MUSHROOM ROCK,
On Alum Creek, near Kansas Pacific R. R.—From a Photograph.

INDIAN ROCK, on Smoky Hill River, Kansas—From a Photograph.

That place we found to consist of two buildings, each serving the double purpose of house and store, the track running between them. Two sandstone blocks, each weighing several hundred pounds, lay in front of one of the stores, and there, sure enough, impressed clearly and deeply upon their surface were the tracks of human feet. They had been discovered by a Mr. J. B. Hamilton on the adjacent bluffs.

There was something weird and startling in this voice from those long-forgotten ages—ages no less remote than when the ridge we were standing upon was a portion of a lake shore. The man who trod those sands, the professor informed us, perished from the face of the earth countless ages before the oldest mummy was laid away in the caves of Egypt; and yet people looked at the shriveled Egyptian, and thought that they were holding converse with one who lived close upon the time of the oldest inhabitant. They wrested secrets from his tomb, and called them very ancient. And now this dweller beside the great lakes had lifted his feet out of the sand to kick the mummy from his pedestal of honor in the museum, as but a being of yesterday, in comparison with himself.

This discovery was soon afterward extensively noticed in the newspapers, and the specimens are now in the collection made by our party at Topeka. It is but fair to say that a difference of opinion exists in regard to these imprints. Many scientific men, among whom is Professor Cope, affirm that they must be the work of Indians long ago, as the age of the rock puts it beyond the era of man, while others attribute them to some lower order of animal, with a foot resembling the human one. For my own part, after careful examination, I accept our professor's theory, that the imprints are those of human feet. The surface of the stone has been decided by experts to be bent down, not chiseled out. Science not long ago ridiculed the primitive man, which it now accepts. It is not strange, therefore, that science should protest against its oldest inhabitant stepping out from ages in which it had hitherto forbidden him existence.
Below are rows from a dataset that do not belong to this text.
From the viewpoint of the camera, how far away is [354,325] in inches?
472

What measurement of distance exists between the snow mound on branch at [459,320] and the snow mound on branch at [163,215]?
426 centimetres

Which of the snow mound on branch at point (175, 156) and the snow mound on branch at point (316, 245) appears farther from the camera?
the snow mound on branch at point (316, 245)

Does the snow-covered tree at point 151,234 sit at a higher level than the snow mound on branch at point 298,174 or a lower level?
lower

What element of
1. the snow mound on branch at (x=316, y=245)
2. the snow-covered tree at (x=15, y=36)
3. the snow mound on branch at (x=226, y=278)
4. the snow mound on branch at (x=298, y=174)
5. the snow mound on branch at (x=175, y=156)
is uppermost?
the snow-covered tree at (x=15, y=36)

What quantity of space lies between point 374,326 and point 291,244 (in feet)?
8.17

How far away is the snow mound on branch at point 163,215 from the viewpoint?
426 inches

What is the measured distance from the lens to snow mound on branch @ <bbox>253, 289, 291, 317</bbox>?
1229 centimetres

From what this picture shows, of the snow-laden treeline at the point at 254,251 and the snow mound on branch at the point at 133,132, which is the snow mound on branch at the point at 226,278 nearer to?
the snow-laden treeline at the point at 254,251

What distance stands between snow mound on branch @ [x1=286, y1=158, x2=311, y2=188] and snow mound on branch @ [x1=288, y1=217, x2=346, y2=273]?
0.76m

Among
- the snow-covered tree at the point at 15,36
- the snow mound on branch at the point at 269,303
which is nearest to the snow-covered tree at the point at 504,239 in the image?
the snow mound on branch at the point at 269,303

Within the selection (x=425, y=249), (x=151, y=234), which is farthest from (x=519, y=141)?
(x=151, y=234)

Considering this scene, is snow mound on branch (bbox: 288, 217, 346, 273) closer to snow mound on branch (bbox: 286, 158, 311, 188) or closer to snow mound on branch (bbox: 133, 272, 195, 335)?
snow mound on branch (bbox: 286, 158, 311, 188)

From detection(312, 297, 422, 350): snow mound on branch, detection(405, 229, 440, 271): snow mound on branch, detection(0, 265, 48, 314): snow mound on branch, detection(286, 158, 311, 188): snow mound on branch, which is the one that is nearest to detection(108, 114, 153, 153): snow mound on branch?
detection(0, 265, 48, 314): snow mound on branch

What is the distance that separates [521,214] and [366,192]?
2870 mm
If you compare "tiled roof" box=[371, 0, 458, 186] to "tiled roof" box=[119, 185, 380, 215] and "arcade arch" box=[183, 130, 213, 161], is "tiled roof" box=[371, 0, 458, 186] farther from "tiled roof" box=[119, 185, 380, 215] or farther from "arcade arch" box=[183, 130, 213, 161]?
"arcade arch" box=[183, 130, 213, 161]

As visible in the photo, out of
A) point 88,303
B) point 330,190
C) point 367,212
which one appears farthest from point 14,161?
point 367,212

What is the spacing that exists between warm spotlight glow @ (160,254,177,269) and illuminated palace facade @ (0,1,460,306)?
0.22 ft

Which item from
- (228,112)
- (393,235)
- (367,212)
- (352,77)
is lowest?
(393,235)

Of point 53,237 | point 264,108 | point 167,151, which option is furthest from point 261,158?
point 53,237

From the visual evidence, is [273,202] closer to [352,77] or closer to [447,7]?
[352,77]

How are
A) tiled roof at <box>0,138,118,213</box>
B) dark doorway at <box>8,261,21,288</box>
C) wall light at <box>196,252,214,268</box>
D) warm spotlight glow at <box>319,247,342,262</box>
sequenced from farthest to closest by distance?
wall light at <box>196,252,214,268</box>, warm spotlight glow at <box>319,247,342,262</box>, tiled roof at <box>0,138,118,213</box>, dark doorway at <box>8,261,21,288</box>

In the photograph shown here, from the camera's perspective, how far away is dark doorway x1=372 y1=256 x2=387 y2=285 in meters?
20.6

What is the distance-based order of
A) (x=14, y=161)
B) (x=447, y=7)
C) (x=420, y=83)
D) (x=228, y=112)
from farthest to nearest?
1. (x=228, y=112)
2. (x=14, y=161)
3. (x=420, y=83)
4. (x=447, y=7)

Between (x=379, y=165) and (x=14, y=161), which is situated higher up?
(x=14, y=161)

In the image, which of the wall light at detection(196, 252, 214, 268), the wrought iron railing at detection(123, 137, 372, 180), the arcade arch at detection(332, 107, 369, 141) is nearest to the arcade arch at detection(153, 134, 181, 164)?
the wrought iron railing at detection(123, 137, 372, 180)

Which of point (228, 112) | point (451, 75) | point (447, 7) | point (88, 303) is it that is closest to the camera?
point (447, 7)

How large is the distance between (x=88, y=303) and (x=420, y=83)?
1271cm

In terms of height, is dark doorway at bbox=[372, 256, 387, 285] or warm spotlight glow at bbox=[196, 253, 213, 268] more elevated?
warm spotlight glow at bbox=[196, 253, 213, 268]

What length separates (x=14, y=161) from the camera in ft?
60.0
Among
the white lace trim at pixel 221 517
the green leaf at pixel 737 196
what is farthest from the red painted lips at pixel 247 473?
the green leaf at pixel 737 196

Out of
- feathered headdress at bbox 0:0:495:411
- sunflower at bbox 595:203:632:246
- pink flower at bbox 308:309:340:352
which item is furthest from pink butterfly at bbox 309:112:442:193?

We also found on the rocks fine impressions of leaves, resembling those of the magnolia, and gathered a bushel of petrified walnuts and butternuts. There were no other indications whatever of trees, the whole country, as far as we could see, being a desolate prairie.

"Gentlemen," said the professor, "as surely as you stand on the shore of a great lake, which passed away in comparatively modern times, science stands on the brink of important revelations. We have here the evidence of the rocks that man existed on this earth when the vast level upon which you are about to enter was covered by its mass of water. The waves lapped against the Rocky Mountains on the west, and against the ridges on which you are standing, upon the east. From previous explorations, I can assure you that the buffalo now feed over a surface strewn with the remains of those monsters which inhabited the waters of the primitive world, and the grasses suck nutriment from the shells of centuries. Geology has held that man did not exist during the time of the great lakes. I assert that he did, gentlemen, and now an inhabitant of that period steps forward to confirm my position. This man walked barefooted, and yet the contour of one of the feet, so different in shape from that of any wild people's of the present day, shows that it had been confined by some stiff material, like our leather shoes. The appearance of the big toe is especially confirmatory of this. I would call your attention, gentlemen, to the block which contains companion impressions of the right and left foot. The latter is deep, and well defined, every toe being separate and perfect. The former is shallow, and spread out, with bulged-up ridges of stone between each toe. These are exactly the impressions your own feet would make, on such a shore to-day, were the sand under the right one to be of such a yielding nature that in moving you withdrew it quickly, and rested more heavily on the other, the material under which was firmer. Your right track would spread, the mud bulging up between the toes, and forcing them out of position, and the material nearly regaining its level, with a misshapen impression upon its surface.

"You will also perceive that the sand was already hardening into rock when our ancient friends walked over it. I use the plural because, if I may venture an opinion from this hasty examination, I should say the two tracks were those of a female, the single one that of a man. From the position of the blocks they were probably walking near each other at that precise time when the new rock was soft enough to receive an impression and hard enough to retain it. You will perceive that the surface of the stone is bent down into the cavities, as that of a loaf of half-raised bread would be should you press your hand into it."